Mon époux et moi-même sommes tous deux lourdement handicapés, dépendants, assistés par des tierces personnes et des machines vingt-quatre heures sur vingt-quatre. Est-ce pour cela que nous serions en horrible état " d'indignité " ?
Très franchement, Madame, je pense que vous n'avez absolument aucune idée de la portée du sens ce que vous laissez dire par souci seul de " l'audimat ". Personne n'a le droit moral ou éthique de juger de la dignité de son voisin. Alors, moins encore parce qu'il est fragile, âgé, handicapé et improductif !
Cela me fait étonnamment penser à un certain système de pensée, il n'y a pas si longtemps... Et je m'interroge : Où est ici la tolérance et l'esprit anti-raciste du service public ?... Il ne peut y avoir de jugement préalable sur la " qualité " de la vie d'une personne. Ainsi, toute vie et façon de vivre est respectable, c'est la base même de la pensée démocratique, lisez Rousseau et tous les penseurs des Droits de l'homme.
Et vous me répondrez que c'est par " amour ", c'est-à-dire par pur altruisme, qu'il est nécessaire de faire " abréger " très définitivement la souffrance de nos proches. Il me semble ici que le mot amour est totalement trahi, et que les mots : " ego tourmenté " ou, très simplement, égoïsme conviendraient beaucoup mieux à ce très instructif raisonnement. Car c'est l'image même de ma faiblesse qui dérange. Cette nouvelle idéologie, consistant à élever la force physique et l'image du corps parfait, au détriment du " faible " est pour moi une nette régression de la pensée.
Pourquoi n'avoir montré que des personnes sans capacité physique orale de témoigner leur propre opinion sur ce sujet ? Les invités sur le plateau n'étaient absolument pas touchés en leur propre corps par la dépendance, mais touché uniquement par le mal-être compréhensible que leur apportent la vue de la maladie et la relation au malade dépendant.
Il est extrêmement facile d'utiliser les souffrances intérieures bien réelles de nos familles et de nos conjoints. Et il est aussi en cela bien facile d'en culpabiliser totalement une personne très dépendante et, de ce fait, de lui faire demander n'importe quoi.
Sur votre plateau, c'est exactement ce qui s'est passé : des mamans, sincèrement douloureuses, parlant pour leurs enfants en incapacité physique d'exprimer clairement leur réponse personnelle. Ici, un plan reproché sur un regard extorqué de réponse à une mère bouleversée, c'est facile, trop facile, mais cela ne veut rien dire.

• **DONNÉES FOURNIES**

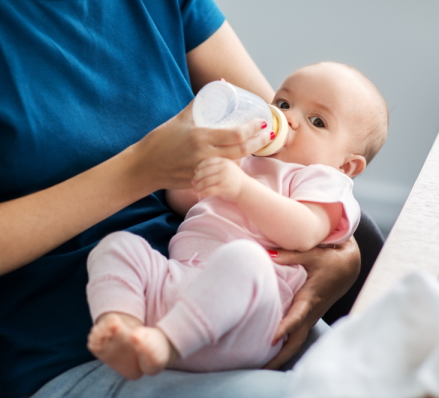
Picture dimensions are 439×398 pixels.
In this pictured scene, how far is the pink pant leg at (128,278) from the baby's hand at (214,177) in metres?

• **CONSIGNE**
Pour chaque affirmation, indiquez si elle concorde avec l'extrait en répondant par oui ou par non, et citez les mots de l'extrait qui le prouvent. (a) La personne qui écrit et son époux sont assistés jour et nuit. (b) Les invités sur le plateau étaient eux-mêmes touchés dans leur corps par la dépendance. (c) L'extrait juge que le mot « amour » décrit bien le raisonnement qui pousse à abréger la souffrance des proches.

• **CORRIGÉ**
(a) Oui : « assistés par des tierces personnes et des machines vingt-quatre heures sur vingt-quatre ».
(b) Non : « Les invités sur le plateau n'étaient absolument pas touchés en leur propre corps par la dépendance ».
(c) Non : « Il me semble ici que le mot amour est totalement trahi ».